One would have thought that when the concentrated falsehood and injustice of the ancient time, wielding the power of the Roman Empire, nailed Jesus, Son of God and man, to the bloody cross, that the wrath of man had done its worst. And when, out of the shedding of Christ’s blood came Salvation for even his own murderers, when the Roman power that slew him at last bent before his gentle sway, so that the very names of Rome and the cross are fixed together till the end of time–one might have hoped that wicked men would have learned the impotence of shedding blood to help the wrong. But wicked men do not learn such things. And every year since the sacrifice of Christ, the violent on earth have been peopling Heaven with martyrs and filling all lands with tears and blood.
And we have lived to behold what our eyes have seen during the last four years, reaching its climax of horrors in that strange deed which we can hardly yet believe has happened. We supposed, a few years ago, that the vast majority of mankind in civilized lands had finally learned that no great wrong could be upheld one hour by shedding of blood. But God has called us, in this new world, to behold what the peoples of the old world, the other side of the great waters, have witnessed so often–the auful delusion and wrath of that despotism which is the sum of all wrong against earth and Heaven. We did not believe what history had told us on her every bloody page, that a tyrant, or a class of tyranical men would commit all crimes of which human nature is capable, under the vain fanatical belief that they could put man down and keep him down. So God has raised up, right among us, of our very hearts’ kin, our friends, countrymen, associates, participators with us in all the blessed privileges of American life, a class of despots, who, within the last half century, have committed more crimes, and worse crimes, than any great aristocracy that yet has dominated in ancient or modern days. For I verily believe that when History comes to make
out her awful record against the slave aristocracy of these United States of America, it will be seen that since it appeared as a consolidated social and civil power, half a century ago, it has done evil to a greater number of human beings, sinned against greater light, caused the death of more innocent men, affrighted this world with more ghastly and singular shapes of horror and wrath, and meanness, and cold cruelty, than any one set of wicked men has ever yet been able to achieve.

* [PROBLEMS AND TASKS]
1. According to the passage, how long ago did the slave aristocracy appear as a consolidated social and civil power?
2. Print the passage word for word, from "One would have" to "tears and blood.".

* [COLLECTED DATA]
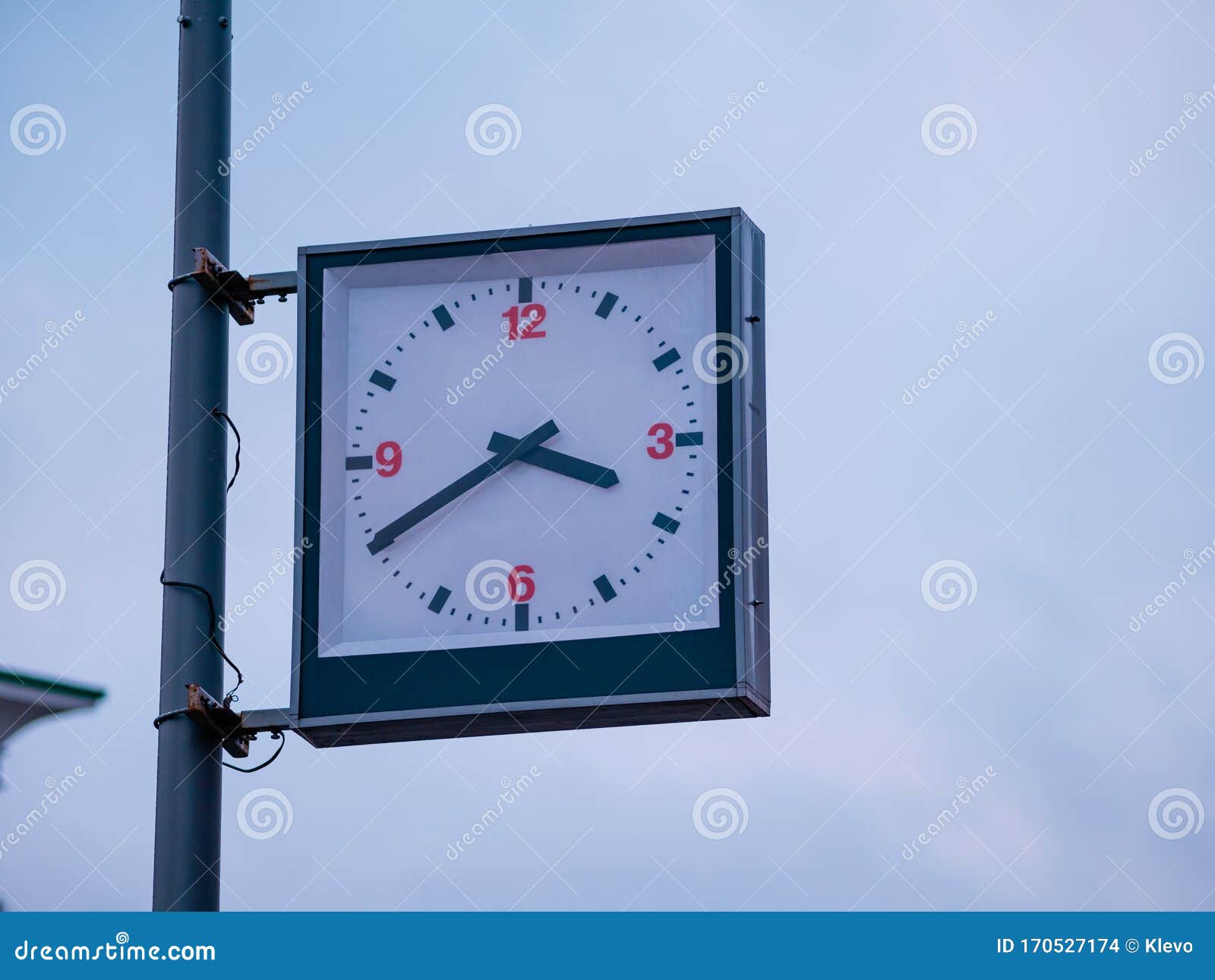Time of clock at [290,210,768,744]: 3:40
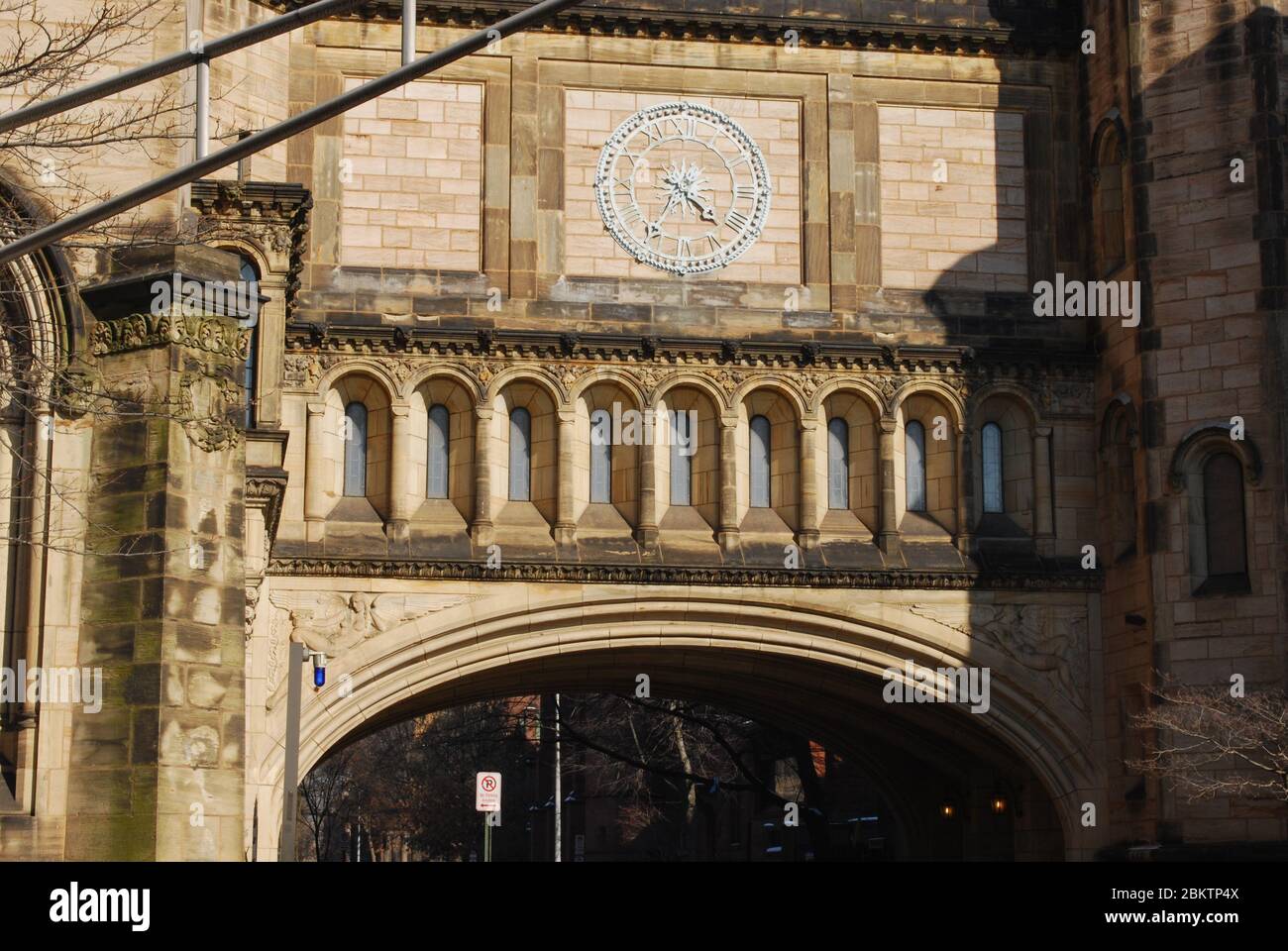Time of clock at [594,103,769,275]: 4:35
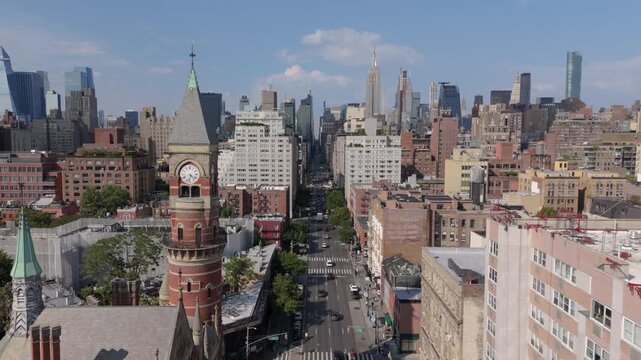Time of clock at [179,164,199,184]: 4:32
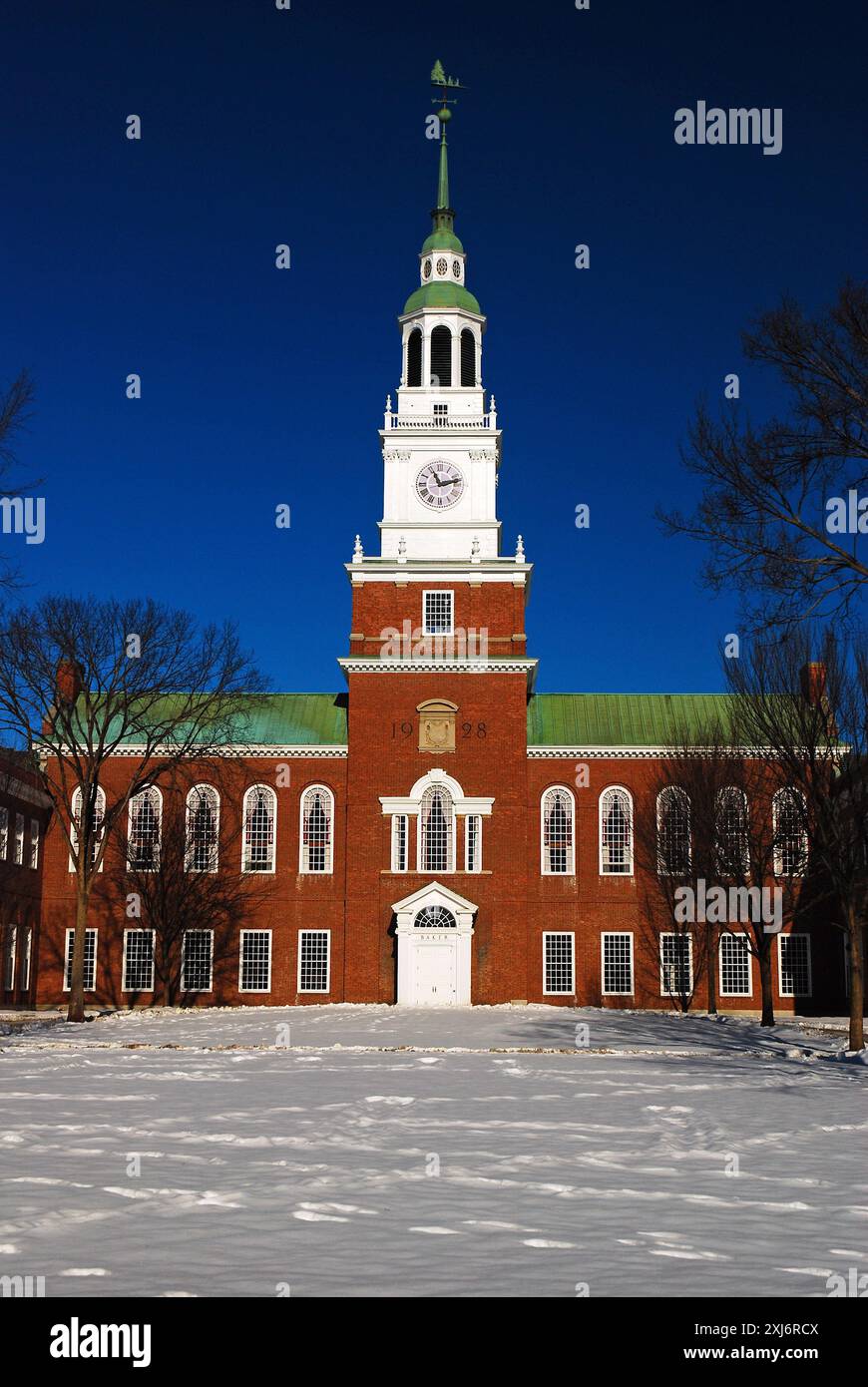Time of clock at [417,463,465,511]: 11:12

* [ANSWERS TO EACH TASK]
1. Half a century ago.

2.
One would have thought that when the concentrated falsehood and injustice of the ancient time, wielding the power of the Roman Empire, nailed Jesus, Son of God and man, to the bloody cross, that the wrath of man had done its worst. And when, out of the shedding of Christ’s blood came Salvation for even his own murderers, when the Roman power that slew him at last bent before his gentle sway, so that the very names of Rome and the cross are fixed together till the end of time–one might have hoped that wicked men would have learned the impotence of shedding blood to help the wrong. But wicked men do not learn such things. And every year since the sacrifice of Christ, the violent on earth have been peopling Heaven with martyrs and filling all lands with tears and blood.